### Your goal
Return each line of the data below that contains the string "pixel". Case counts.

### Information provided
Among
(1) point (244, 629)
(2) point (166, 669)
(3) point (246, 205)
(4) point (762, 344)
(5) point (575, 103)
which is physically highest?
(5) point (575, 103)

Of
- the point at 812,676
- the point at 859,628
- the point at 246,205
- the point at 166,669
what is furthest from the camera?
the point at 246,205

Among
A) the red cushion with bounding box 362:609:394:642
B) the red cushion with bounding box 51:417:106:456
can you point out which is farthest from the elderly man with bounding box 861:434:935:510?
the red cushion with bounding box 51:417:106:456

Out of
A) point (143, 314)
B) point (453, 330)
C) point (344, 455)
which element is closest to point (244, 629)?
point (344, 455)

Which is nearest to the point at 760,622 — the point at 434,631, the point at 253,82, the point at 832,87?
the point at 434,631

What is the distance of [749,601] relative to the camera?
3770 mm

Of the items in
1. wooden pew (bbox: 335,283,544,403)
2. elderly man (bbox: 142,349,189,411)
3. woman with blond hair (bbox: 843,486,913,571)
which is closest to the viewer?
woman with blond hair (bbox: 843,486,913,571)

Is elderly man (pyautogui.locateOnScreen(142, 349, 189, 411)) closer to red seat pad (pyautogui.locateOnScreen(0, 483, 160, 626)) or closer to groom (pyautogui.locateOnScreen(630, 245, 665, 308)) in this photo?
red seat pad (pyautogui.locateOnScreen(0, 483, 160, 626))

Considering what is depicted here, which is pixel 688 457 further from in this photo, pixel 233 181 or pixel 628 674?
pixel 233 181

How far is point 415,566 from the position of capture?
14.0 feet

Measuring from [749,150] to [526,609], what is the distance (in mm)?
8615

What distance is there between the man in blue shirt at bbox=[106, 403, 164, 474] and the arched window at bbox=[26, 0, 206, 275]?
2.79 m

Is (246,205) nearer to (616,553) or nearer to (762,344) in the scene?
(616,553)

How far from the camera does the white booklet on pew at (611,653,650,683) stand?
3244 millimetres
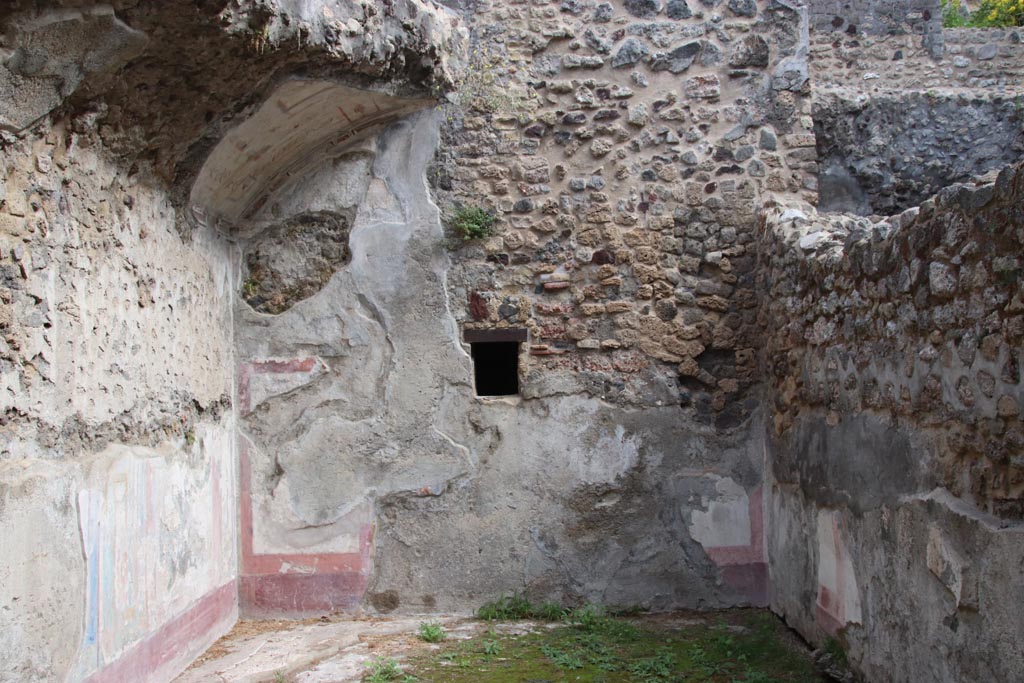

### Result for this task
Considering what is depicted here, which is pixel 688 457 further from in this photo, pixel 233 181 or pixel 628 674?
pixel 233 181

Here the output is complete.